→ Given task
Repeat the material verbatim. Images are excluded from the copy.

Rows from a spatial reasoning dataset
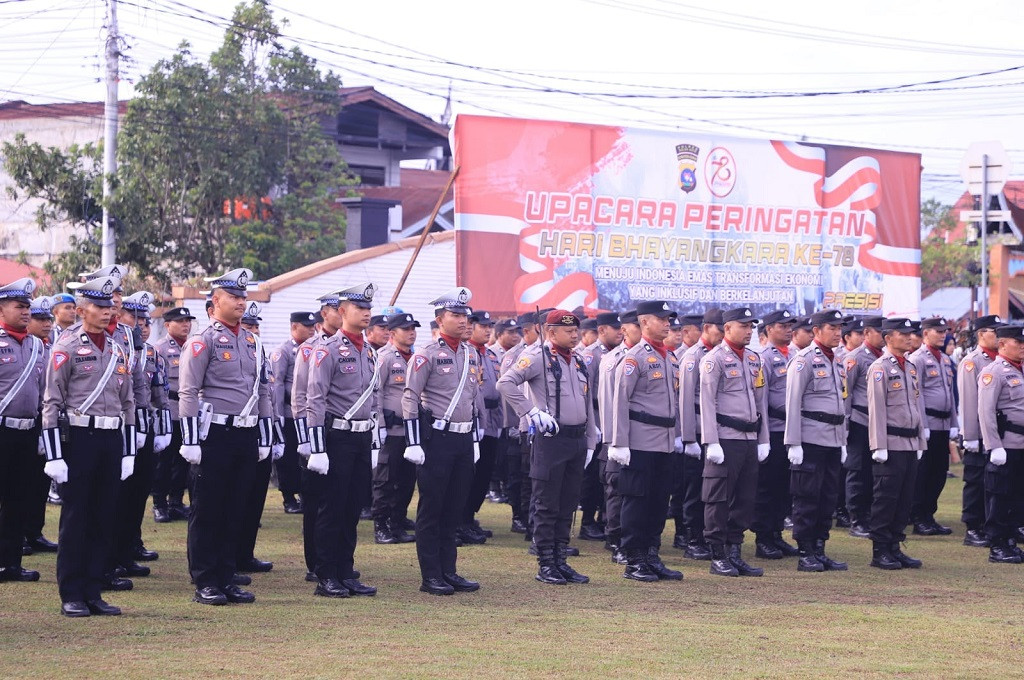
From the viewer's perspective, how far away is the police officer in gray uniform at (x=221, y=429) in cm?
873

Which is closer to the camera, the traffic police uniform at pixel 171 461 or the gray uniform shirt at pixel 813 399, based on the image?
the gray uniform shirt at pixel 813 399

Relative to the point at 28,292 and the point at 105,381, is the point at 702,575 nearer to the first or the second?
the point at 105,381

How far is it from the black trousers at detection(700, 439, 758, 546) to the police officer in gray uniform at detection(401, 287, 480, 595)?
221 centimetres

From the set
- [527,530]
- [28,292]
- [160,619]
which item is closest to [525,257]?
[527,530]

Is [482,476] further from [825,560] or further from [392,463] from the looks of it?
[825,560]

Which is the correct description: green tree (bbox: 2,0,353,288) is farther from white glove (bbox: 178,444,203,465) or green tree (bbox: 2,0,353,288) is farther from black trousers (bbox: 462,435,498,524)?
white glove (bbox: 178,444,203,465)

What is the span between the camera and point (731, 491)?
1066 cm

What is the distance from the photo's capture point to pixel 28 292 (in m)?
9.78

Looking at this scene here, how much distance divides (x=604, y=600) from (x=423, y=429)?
1848 mm

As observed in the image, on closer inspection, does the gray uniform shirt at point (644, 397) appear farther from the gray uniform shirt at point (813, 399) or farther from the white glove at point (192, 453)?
the white glove at point (192, 453)

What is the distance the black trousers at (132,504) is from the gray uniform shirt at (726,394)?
4545mm

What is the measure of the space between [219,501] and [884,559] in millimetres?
5951

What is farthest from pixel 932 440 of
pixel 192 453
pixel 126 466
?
pixel 126 466

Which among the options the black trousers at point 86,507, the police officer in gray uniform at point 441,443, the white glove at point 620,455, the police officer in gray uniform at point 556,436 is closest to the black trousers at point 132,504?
the black trousers at point 86,507
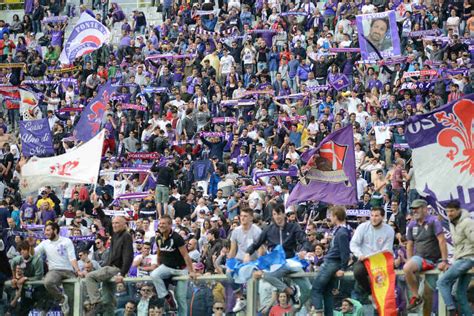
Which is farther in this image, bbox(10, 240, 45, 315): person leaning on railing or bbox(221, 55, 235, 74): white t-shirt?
bbox(221, 55, 235, 74): white t-shirt

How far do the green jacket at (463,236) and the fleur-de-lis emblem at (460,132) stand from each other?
10.6ft

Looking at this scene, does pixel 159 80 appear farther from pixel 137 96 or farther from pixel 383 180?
pixel 383 180

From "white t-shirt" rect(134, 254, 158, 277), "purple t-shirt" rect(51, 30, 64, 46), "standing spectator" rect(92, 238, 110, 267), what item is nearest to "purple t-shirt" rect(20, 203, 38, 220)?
"standing spectator" rect(92, 238, 110, 267)

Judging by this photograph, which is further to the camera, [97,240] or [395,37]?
[395,37]

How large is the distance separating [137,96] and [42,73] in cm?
512

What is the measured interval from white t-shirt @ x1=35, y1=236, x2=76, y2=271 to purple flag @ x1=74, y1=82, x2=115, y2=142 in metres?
15.3

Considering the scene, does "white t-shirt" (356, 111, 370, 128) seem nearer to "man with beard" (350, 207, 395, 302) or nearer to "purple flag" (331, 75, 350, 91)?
"purple flag" (331, 75, 350, 91)

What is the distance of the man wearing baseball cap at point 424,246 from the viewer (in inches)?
864

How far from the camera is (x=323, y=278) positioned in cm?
2272

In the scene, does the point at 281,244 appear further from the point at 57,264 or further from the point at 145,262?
the point at 145,262

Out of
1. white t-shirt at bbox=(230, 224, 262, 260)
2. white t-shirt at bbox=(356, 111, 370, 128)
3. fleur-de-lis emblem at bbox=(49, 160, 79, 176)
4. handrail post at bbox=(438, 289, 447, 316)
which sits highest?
white t-shirt at bbox=(230, 224, 262, 260)

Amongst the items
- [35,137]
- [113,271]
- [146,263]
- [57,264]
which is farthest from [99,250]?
[35,137]

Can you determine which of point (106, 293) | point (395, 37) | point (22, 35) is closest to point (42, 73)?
point (22, 35)

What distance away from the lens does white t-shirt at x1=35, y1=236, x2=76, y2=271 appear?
2448 cm
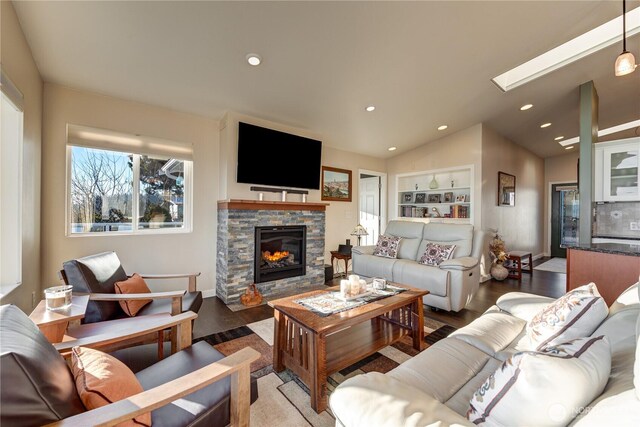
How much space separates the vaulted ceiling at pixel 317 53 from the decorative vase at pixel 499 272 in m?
2.83

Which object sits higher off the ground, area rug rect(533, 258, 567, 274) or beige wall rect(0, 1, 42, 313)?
beige wall rect(0, 1, 42, 313)

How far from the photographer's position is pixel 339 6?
2109 mm

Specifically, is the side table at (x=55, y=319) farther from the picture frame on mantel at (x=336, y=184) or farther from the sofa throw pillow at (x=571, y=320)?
the picture frame on mantel at (x=336, y=184)

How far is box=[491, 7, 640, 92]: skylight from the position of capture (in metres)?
2.89

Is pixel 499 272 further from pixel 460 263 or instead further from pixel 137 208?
pixel 137 208

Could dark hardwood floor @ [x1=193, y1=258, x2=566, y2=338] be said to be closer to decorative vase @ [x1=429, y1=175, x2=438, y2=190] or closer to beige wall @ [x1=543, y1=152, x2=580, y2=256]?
decorative vase @ [x1=429, y1=175, x2=438, y2=190]

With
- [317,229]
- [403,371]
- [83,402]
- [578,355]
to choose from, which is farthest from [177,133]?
[578,355]

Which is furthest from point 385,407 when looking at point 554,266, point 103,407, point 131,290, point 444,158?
point 554,266

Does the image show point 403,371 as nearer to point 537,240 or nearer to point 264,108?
point 264,108

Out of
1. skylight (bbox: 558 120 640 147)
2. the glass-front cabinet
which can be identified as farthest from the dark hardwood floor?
skylight (bbox: 558 120 640 147)

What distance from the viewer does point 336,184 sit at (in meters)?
5.30

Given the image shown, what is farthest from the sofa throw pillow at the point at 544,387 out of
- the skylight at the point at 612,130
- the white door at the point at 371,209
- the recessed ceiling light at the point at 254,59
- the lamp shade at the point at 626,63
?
the skylight at the point at 612,130

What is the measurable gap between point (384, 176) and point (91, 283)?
18.0ft

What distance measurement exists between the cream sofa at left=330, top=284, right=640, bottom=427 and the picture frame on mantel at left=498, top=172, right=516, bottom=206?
13.2 ft
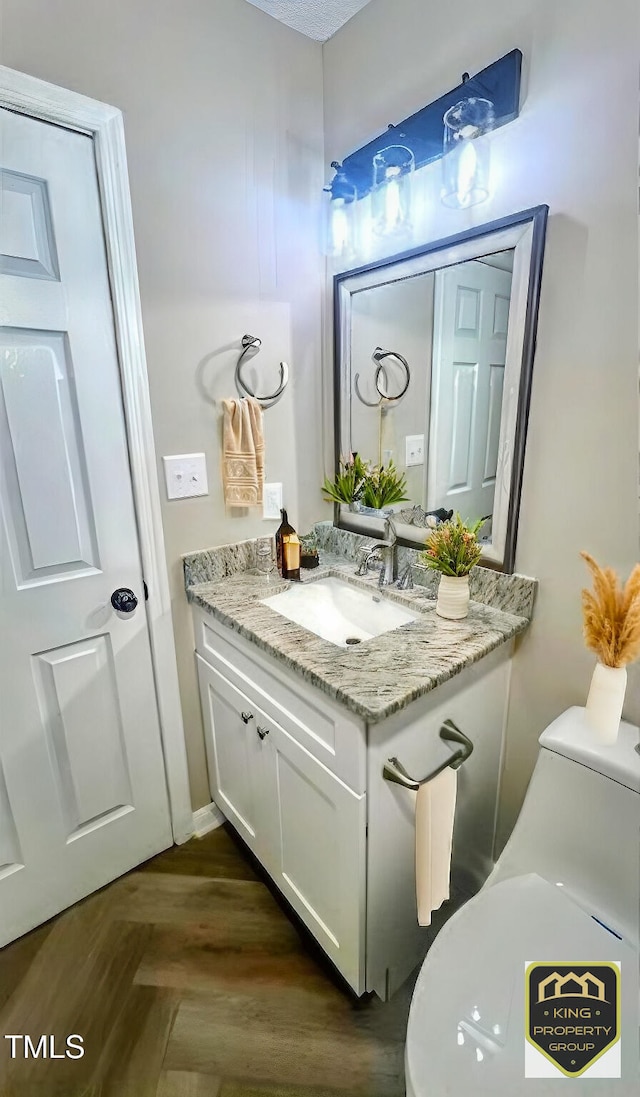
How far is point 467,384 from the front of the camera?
1254 mm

→ Response to this task
From the viewer's perspective, how far away is the police officer in gray uniform at (x=221, y=429) in cm?
873

Which is closer to the camera, the traffic police uniform at pixel 171 461 or the gray uniform shirt at pixel 813 399, based on the image?
the gray uniform shirt at pixel 813 399

Relative to the point at 28,292 and the point at 105,381, is the point at 702,575 nearer to the first or the second?
the point at 105,381

How far is it from the black trousers at detection(700, 439, 758, 546) to the police officer in gray uniform at detection(401, 287, 480, 595)?
221 centimetres

From the set
- [527,530]
- [28,292]
- [160,619]
which item is closest to [525,257]?
[527,530]

Is [482,476] further from [825,560] or further from [392,463] from the looks of it?
[825,560]

Which is the correct description: green tree (bbox: 2,0,353,288) is farther from white glove (bbox: 178,444,203,465) or green tree (bbox: 2,0,353,288) is farther from black trousers (bbox: 462,435,498,524)?
white glove (bbox: 178,444,203,465)

What is the span between the camera and point (731, 491)?
1066 cm

What is the distance from the photo's capture point to pixel 28 292 (in m)?
9.78

Looking at this scene here, how much distance divides (x=604, y=600) from (x=423, y=429)?
1848 mm

As observed in the image, on closer inspection, does the gray uniform shirt at point (644, 397) appear farther from the gray uniform shirt at point (813, 399) or farther from the white glove at point (192, 453)?
the white glove at point (192, 453)

What is the distance the black trousers at (132,504) is from the gray uniform shirt at (726,394)?
4545mm

What is the measure of the space between [219,501] and [884,559] in millimetres?
5951

What is farthest from pixel 932 440 of
pixel 192 453
pixel 126 466
?
pixel 126 466

Which among the options the black trousers at point 86,507, the police officer in gray uniform at point 441,443, the white glove at point 620,455, the police officer in gray uniform at point 556,436 is closest to the black trousers at point 132,504?
the black trousers at point 86,507
Which is farther in this image, bbox(10, 240, 45, 315): person leaning on railing or bbox(221, 55, 235, 74): white t-shirt?
bbox(221, 55, 235, 74): white t-shirt

How far do the green jacket at (463,236) and the fleur-de-lis emblem at (460,132) stand from each other?
10.6ft

Looking at this scene, does pixel 159 80 appear farther from pixel 137 96 or farther from pixel 383 180?
pixel 383 180

From "white t-shirt" rect(134, 254, 158, 277), "purple t-shirt" rect(51, 30, 64, 46), "standing spectator" rect(92, 238, 110, 267), what item is nearest to "purple t-shirt" rect(20, 203, 38, 220)?
"standing spectator" rect(92, 238, 110, 267)

Judging by this photograph, which is further to the camera, [97,240] or [395,37]?
[395,37]

How large is the distance separating [137,96] and [42,73] in cm?
512

What is the measured interval from white t-shirt @ x1=35, y1=236, x2=76, y2=271 to purple flag @ x1=74, y1=82, x2=115, y2=142 in metres?
15.3

Considering the scene, does "white t-shirt" (356, 111, 370, 128) seem nearer to "man with beard" (350, 207, 395, 302) or nearer to "purple flag" (331, 75, 350, 91)?
"purple flag" (331, 75, 350, 91)

What is the distance of the man wearing baseball cap at point 424,246 from the viewer (in inches)?
864

How far from the camera is (x=323, y=278) positioned in cm?
2272

In the scene, does the point at 281,244 appear further from the point at 57,264 or further from the point at 145,262?
the point at 145,262

Out of
1. white t-shirt at bbox=(230, 224, 262, 260)
2. white t-shirt at bbox=(356, 111, 370, 128)
3. fleur-de-lis emblem at bbox=(49, 160, 79, 176)
4. handrail post at bbox=(438, 289, 447, 316)
which sits highest?
white t-shirt at bbox=(230, 224, 262, 260)

Amongst the items
- [35,137]
- [113,271]
- [146,263]
- [57,264]
which is farthest from [99,250]?
[35,137]

Can you determine which of point (106, 293) | point (395, 37) | point (22, 35) is closest to point (42, 73)?
point (22, 35)

What distance away from the lens does white t-shirt at x1=35, y1=236, x2=76, y2=271 appear?
2448 cm
How much space separates the vaulted ceiling at pixel 317 53 from the decorative vase at pixel 499 272 in m?
2.83

Which object sits higher off the ground, area rug rect(533, 258, 567, 274) or beige wall rect(0, 1, 42, 313)?
beige wall rect(0, 1, 42, 313)

How far from the photographer's position is pixel 339 6?
2109 mm

Specifically, is the side table at (x=55, y=319) farther from the picture frame on mantel at (x=336, y=184) or farther from the sofa throw pillow at (x=571, y=320)?
the picture frame on mantel at (x=336, y=184)

How far is box=[491, 7, 640, 92]: skylight from the position of capture (in metres)?
2.89

Is pixel 499 272 further from pixel 460 263 or instead further from pixel 137 208?
pixel 137 208

Could dark hardwood floor @ [x1=193, y1=258, x2=566, y2=338] be said to be closer to decorative vase @ [x1=429, y1=175, x2=438, y2=190] or closer to beige wall @ [x1=543, y1=152, x2=580, y2=256]?
decorative vase @ [x1=429, y1=175, x2=438, y2=190]

With
- [317,229]
- [403,371]
- [83,402]
- [578,355]
to choose from, which is farthest from [177,133]?
[578,355]

Which is furthest from point 385,407 when looking at point 554,266, point 103,407, point 131,290, point 444,158?
point 554,266

Does the image show point 403,371 as nearer to point 537,240 or nearer to point 264,108?
point 264,108

Out of
1. skylight (bbox: 558 120 640 147)
2. the glass-front cabinet
which can be identified as farthest from the dark hardwood floor?
skylight (bbox: 558 120 640 147)

What distance from the viewer does point 336,184 sit at (in meters)?
5.30

Given the image shown, what is farthest from the sofa throw pillow at the point at 544,387 out of
- the skylight at the point at 612,130
- the white door at the point at 371,209
- the recessed ceiling light at the point at 254,59
- the lamp shade at the point at 626,63
?
the skylight at the point at 612,130

What is the measurable gap between point (384, 176) and point (91, 283)?
18.0ft

What distance measurement exists between the cream sofa at left=330, top=284, right=640, bottom=427 and the picture frame on mantel at left=498, top=172, right=516, bottom=206?
13.2 ft
How far is point 467,384 from the front of the camera?
1254 mm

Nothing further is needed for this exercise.